Zell: '08 Won't Be So Bad
Terry Savage
12/12/07 - 05:02 PM EST
Real estate tycoon Sam Zell said investors shouldn't believe the panic headlines they read in the newspapers, because 2008 will be a better year than many experts are predicting.
Zell, who expects to close the acquisition of
Tribune (TRB Quote - Cramer on TRB - Stock Picks) next week, made the remarks at a luncheon in Chicago. He told those in attendance that "we're not in a liquidity crunch," but instead that the economy is going through "a significant repricing of risk."
He praised
Federal Reserve Chairman Ben Bernanke's actions in coordinating a liquidity infusion with four other central banks, and he said the U.S. is still "the most secure investment environment in the world."

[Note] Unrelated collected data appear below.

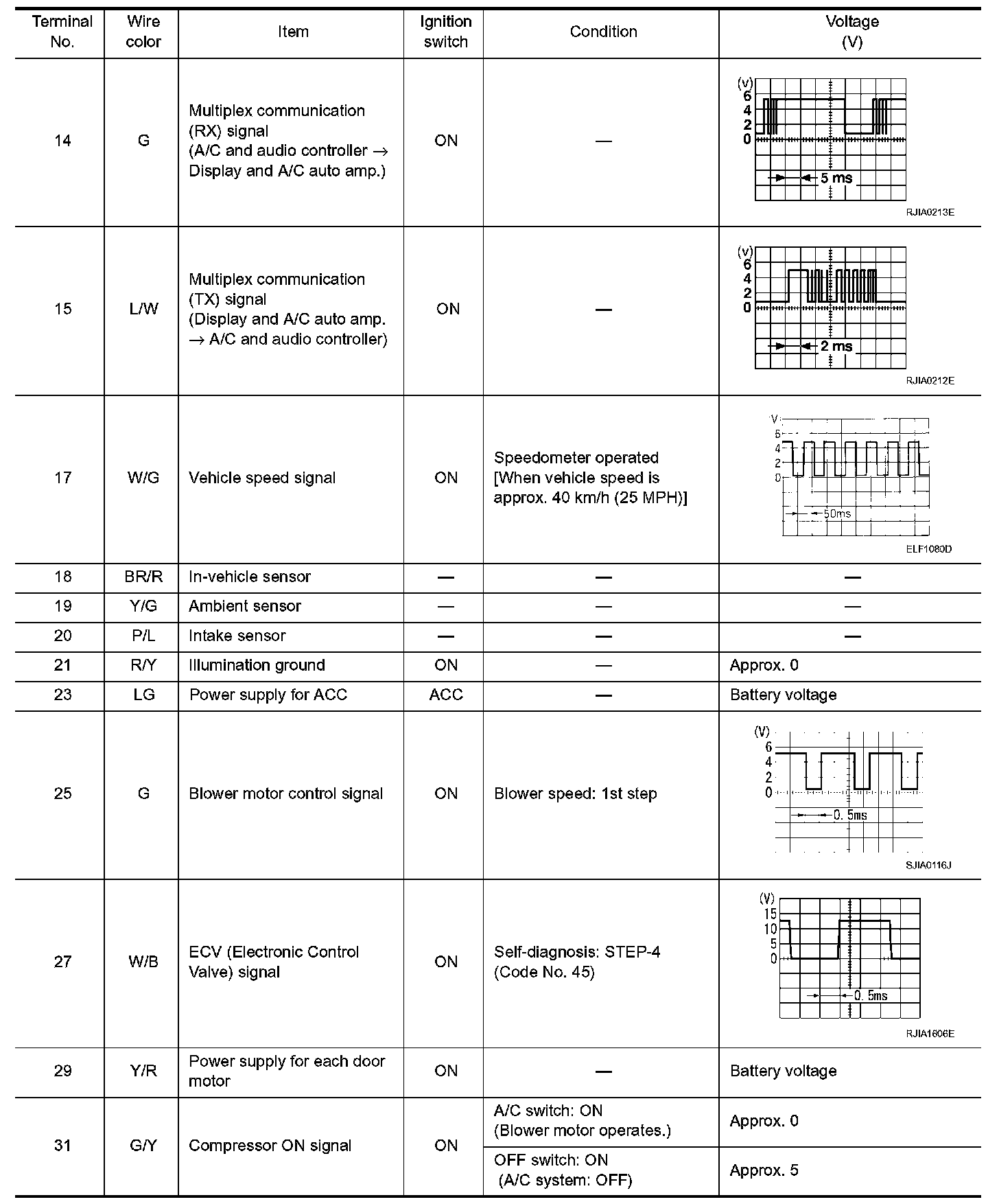 | Terminal No. | Wire color | Item | Ignition switch | Condition | Voltage (V) |
|---|---|---|---|---|---|
| 14 | G | Multiplex communication (RX) signal (A/C and audio controller → Display and A/C auto amp.) | ON | — | (V) 6 4 2 0 5 ms RJIA0213E |
| 15 | L/W | Multiplex communication (TX) signal (Display and A/C auto amp. → A/C and audio controller) | ON | — | (V) 6 4 2 0 2 ms RJIA0212E |
| 17 | W/G | Vehicle speed signal | ON | Speedometer operated [When vehicle speed is approx. 40 km/h (25 MPH)] | V 6 4 2 0 50ms ELF1080D |
| 18 | BR/R | In-vehicle sensor | — | — | — |
| 19 | Y/G | Ambient sensor | — | — | — |
| 20 | P/L | Intake sensor | — | — | — |
| 21 | R/Y | Illumination ground | ON | — | Approx. 0 |
| 23 | LG | Power supply for ACC | ACC | — | Battery voltage |
| 25 | G | Blower motor control signal | ON | Blower speed: 1st step | (V) 6 4 2 0 0. 5ms SJIA0116J |
| 27 | W/B | ECV (Electronic Control Valve) signal | ON | Self-diagnosis: STEP-4 (Code No. 45) | (V) 15 10 5 0 0. 5ms RJIA1606E |
| 29 | Y/R | Power supply for each door motor | ON | — | Battery voltage |
| 31 | G/Y | Compressor ON signal | ON | A/C switch: ON (Blower motor operates.) | Approx. 0 |
| | | | | OFF switch: ON (A/C system: OFF) | Approx. 5 |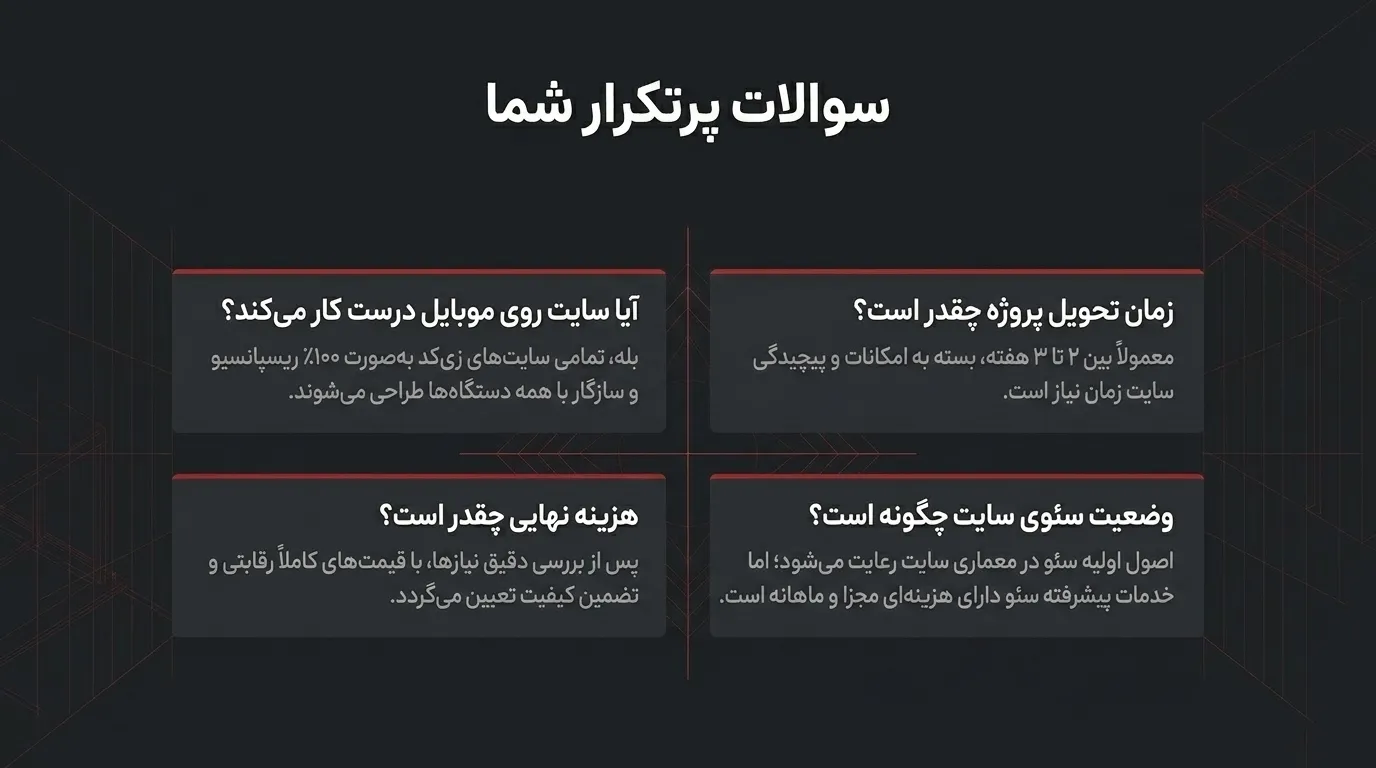 سوالات پرتکرار شما

زمان تحویل پروژه چقدر است؟
معمولاً بین ۲ تا ۳ هفته، بسته به امکانات و پیچیدگی سایت زمان نیاز است.

آیا سایت روی موبایل درست کار می‌کند؟
بله، تمامی سایت‌های زی‌کد به‌صورت ۱۰۰٪ ریسپانسیو و سازگار با همه دستگاه‌ها طراحی می‌شوند.

وضعیت سئوی سایت چگونه است؟
اصول اولیه سئو در معماری سایت رعایت می‌شود؛ اما خدمات پیشرفته سئو دارای هزینه‌ای مجزا و ماهانه است.

هزینه نهایی چقدر است؟
پس از بررسی دقیق نیازها، با قیمت‌های کاملاً رقابتی و تضمین کیفیت تعیین می‌گردد.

Zell spread blame for the mortgage mess between the banks and rating agencies, calling the mortgage-securitization craze "a giant game of musical chairs."
And he had harsh words for the way some asset holders are treating their mortgage assets, saying "accounting is taking over for reality."
Pointing out that the mark-to-market process has produced huge writeoffs, not cash losses, Zell said he'd been offered some assets that had been discounted to zero value on balance sheets, even though they were still paying out income.
Zell sees foreign buyers, especially from the Middle East, coming in to recycle their oil dollars into U.S. assets, "unlike the 1970s when they deposited their cash into Citibank, which lent out the money to Latin America." He predicted that 2008 will be a year of "strong currencies buying weak currencies," and said that's nothing to be afraid of.
When it comes to real estate, he figures the recovery in housing will come in early 2009, and he predicts that current commercial real estate owners will benefit from the fact that the crunch has halted many developments, cutting into future supply.